## Set task:
Copy each line of the listing below exactly.

◆ ◆ ◆ ◆ ◆ ◆ ◆

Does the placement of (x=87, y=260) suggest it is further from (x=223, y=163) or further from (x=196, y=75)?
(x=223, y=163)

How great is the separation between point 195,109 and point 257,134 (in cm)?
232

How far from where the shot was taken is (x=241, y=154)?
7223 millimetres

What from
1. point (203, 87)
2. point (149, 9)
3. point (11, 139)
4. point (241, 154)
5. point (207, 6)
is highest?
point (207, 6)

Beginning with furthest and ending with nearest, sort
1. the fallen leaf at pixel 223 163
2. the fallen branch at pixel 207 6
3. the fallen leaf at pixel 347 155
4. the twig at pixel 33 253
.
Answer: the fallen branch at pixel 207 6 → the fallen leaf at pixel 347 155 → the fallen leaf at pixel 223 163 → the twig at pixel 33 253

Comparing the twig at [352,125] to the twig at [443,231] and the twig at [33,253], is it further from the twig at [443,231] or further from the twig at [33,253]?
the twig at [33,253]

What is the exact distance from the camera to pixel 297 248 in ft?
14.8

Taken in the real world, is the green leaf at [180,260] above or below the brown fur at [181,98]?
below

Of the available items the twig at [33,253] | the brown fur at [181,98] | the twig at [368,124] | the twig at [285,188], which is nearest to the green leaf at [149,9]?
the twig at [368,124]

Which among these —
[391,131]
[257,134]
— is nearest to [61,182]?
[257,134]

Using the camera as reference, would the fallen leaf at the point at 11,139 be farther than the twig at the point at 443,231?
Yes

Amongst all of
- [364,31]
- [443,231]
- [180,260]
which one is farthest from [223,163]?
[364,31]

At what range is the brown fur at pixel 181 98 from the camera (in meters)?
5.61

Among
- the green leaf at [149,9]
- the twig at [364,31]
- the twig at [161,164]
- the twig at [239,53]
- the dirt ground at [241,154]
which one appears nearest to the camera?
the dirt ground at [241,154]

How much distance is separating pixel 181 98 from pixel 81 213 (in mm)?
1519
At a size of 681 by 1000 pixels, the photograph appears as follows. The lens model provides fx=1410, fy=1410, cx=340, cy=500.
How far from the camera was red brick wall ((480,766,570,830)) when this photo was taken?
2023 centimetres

◆ ◆ ◆ ◆ ◆ ◆ ◆

## Result:
Does the placement of (x=87, y=260) suggest it is further from (x=223, y=163) or further from (x=196, y=75)?
(x=223, y=163)

How great is the separation between point 195,109 and point 257,134 (in cm)?
232

How far from where the shot was taken is (x=241, y=154)?
7223 millimetres

What from
1. point (203, 87)
2. point (149, 9)
3. point (11, 139)
4. point (241, 154)
5. point (207, 6)
is highest?
point (207, 6)

Beginning with furthest and ending with nearest, sort
1. the fallen leaf at pixel 223 163
2. the fallen branch at pixel 207 6
3. the fallen leaf at pixel 347 155
4. the twig at pixel 33 253
.
Answer: the fallen branch at pixel 207 6 → the fallen leaf at pixel 347 155 → the fallen leaf at pixel 223 163 → the twig at pixel 33 253

Comparing the twig at [352,125] to the twig at [443,231] and the twig at [33,253], is it further from the twig at [443,231] or further from the twig at [33,253]?
the twig at [33,253]

What is the exact distance from the camera to pixel 297 248 in ft?
14.8

Taken in the real world, is the green leaf at [180,260] above or below the brown fur at [181,98]?
below

Of the available items the twig at [33,253] | the brown fur at [181,98] | the twig at [368,124] | the twig at [285,188], which is nearest to the green leaf at [149,9]?
the twig at [368,124]

Which among these —
[391,131]
[257,134]
— is nearest to [61,182]?
[257,134]

Using the camera as reference, would the fallen leaf at the point at 11,139 be farther than the twig at the point at 443,231?
Yes

Amongst all of
- [364,31]
- [443,231]
- [180,260]
which one is farthest from [223,163]?
[364,31]

At what range is the brown fur at pixel 181 98 from the camera (in meters)?
5.61

Among
- the green leaf at [149,9]
- the twig at [364,31]
- the twig at [161,164]
- the twig at [239,53]
- the dirt ground at [241,154]
which one appears nearest to the camera?
the dirt ground at [241,154]

How much distance is separating pixel 181 98 from pixel 81 213 (in mm)?
1519
At a size of 681 by 1000 pixels, the photograph appears as follows. The lens model provides fx=1410, fy=1410, cx=340, cy=500.
How far from the camera was red brick wall ((480,766,570,830)) when this photo was taken?
2023 centimetres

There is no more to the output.